Mengingat Kembali Resolusi Jihad 22 Oktober 1945
Narasi Garda Pena – Santri dan Kyai pada dasarnya mempunyai peran yang sangat besar dalam memperjuangkan kemerdekaan Indonesia. Hal ini bisa kita lihat dalam Resolusi Jihad yang dideklarasikan oleh Hadratussyaikh K.H. Hasyim Asy’ari pada tanggal 22 Oktober 1945. Resolusi jihad ini merupakan fatwa yang berisikan ijtihad bahwa perjuangan membela tanah air merupakan jihad fi sabilillah.
Fatwa ini menjadi cikal bakal pembakar semangat tercetusnya pergerakan arek-arek Suroboyo pada tanggal 10 November 1945. Sehingga kaum santri dan rakyat pada saat itu bersatu untuk mengusir para sekutu yang hendak merebut kembali kedaulatan bangsa Indonesia yang sudah berada di genggaman tangan.
Dalam realitas kehidupan zaman sekarang, sebagian santri banyak yang lupa akan sejarah ini dan terkesan lupa akan nilai-nilai yang sudah dicontohkan secara mendalam oleh para pendahulu tentang apa yang dinamakan tekad dan keberanian. Hal ini yang menyebabkan minimnya kesadaran santri tentang pentingnya berkiprah dan berperan aktif dalam berbagai sektor, bukan hanya berkecimpung dalam sektor keagamaan saja, baik itu sektor politik, ekonomi, sosial dan budaya.
Dewasa ini, sebagian santri terkesan memandang agama secara eksklusif dan konservatif. Mereka menganggap berkiprah dalam sektor keagamaan saja sudah cukup untuk seorang santri tanpa harus harus berkecimpung dalam sektor lainya. Padahal, berkecimpung dalam berbagai sektor memiliki pengaruh besar dalam mengubah dan meningkatkan kesejahteraan masyarakat.
Minimnya santri dalam jabatan publik dan pemerintahan merupakan salah satu bukti yang menunjukan rendahnya tingkat kesadaran santri dalam berkiprah di sektor selain agama. Meskipun ada beberapa tokoh politik yang berlatar belakang pesantren, namun yang mampu menembus politik strategis masih dibilang kecil, hal ini tidak sebanding dengan populasi santri di Indonesia.
Di kutip dari laman REPUBLIKA.CO.ID Kementerian Agama (kemenag) menyampaikan bahwa jumlah pesantren di Indonesia bertambah sebanyak sekitar 11 ribu sejak (UU) Nomor 18 tahun 2019 tentang pesantren disahkan dan sampai tahun ini jumlah pesantren yang terdata di Kementerian Agama kurang lebih 41.220 pesantren.

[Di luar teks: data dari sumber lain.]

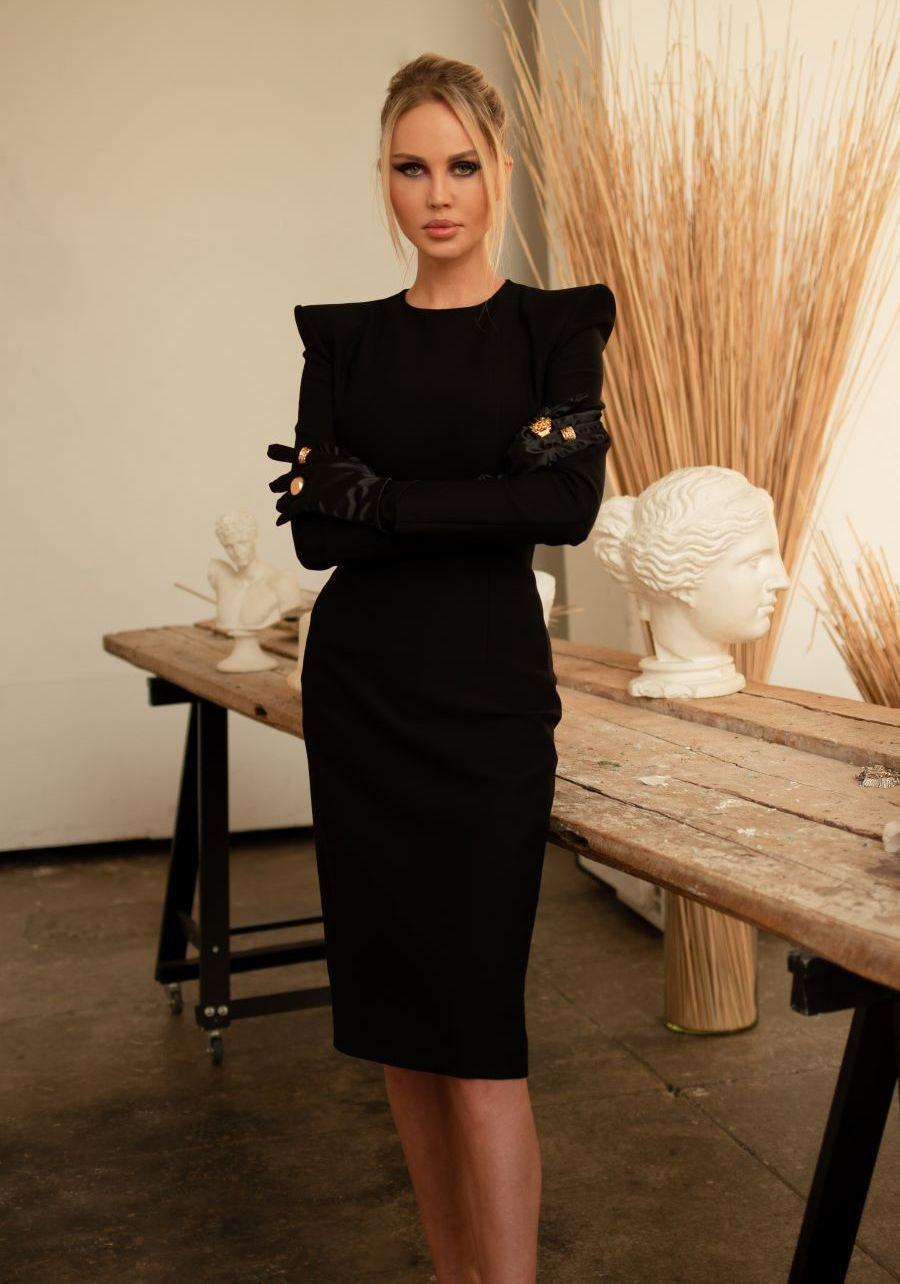 Платье из  плотного черного трикотажа миди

Dengan jutaan santri yang belajar di pesantren, peran santri dalam jabatan politik relatif sedikit jika dibandingkan dengan lulusan universitas umum. Hal ini yang menurut penulis harus ditingkatkan karena sejatinya santri memiliki potensi yang cukup besar jika dibarengi dengan aspek-aspek pendukung.
Sebagai santri, khususnya Santri Pondok Pesantren Al-Anwar 3 yang notabenenya mahasantri seharusnya menyikapi hal tersebut dengan berani. Berani terjun ke segala sektor di masyarakat dengan menciptakan inovasi-inovasi baru secara fleksibel. Sehingga, santri bisa menjawab segala tantangan zaman tanpa harus menghilangkan tradisi-tradisi salaf yang sudah diajarkan oleh para ulama.
Di momen hari santri ini, semoga dengan topik yang diangkat, para santri bisa mengingat-ingat dan meresapi kembali tentang peristiwa resolusi jihad yang sudah di tuliskan secara singkat oleh penulis tadi. Sehingga muncul jiwa-jiwa dengan himmah yang kuat untuk meneruskan perjuangan yang sudah dilakukan oleh para pendahulu dan menjadi garda terdepan dalam memajukan bangsa Indonesia di semua sektor. Bukan hanya ahli di sektor agama saja.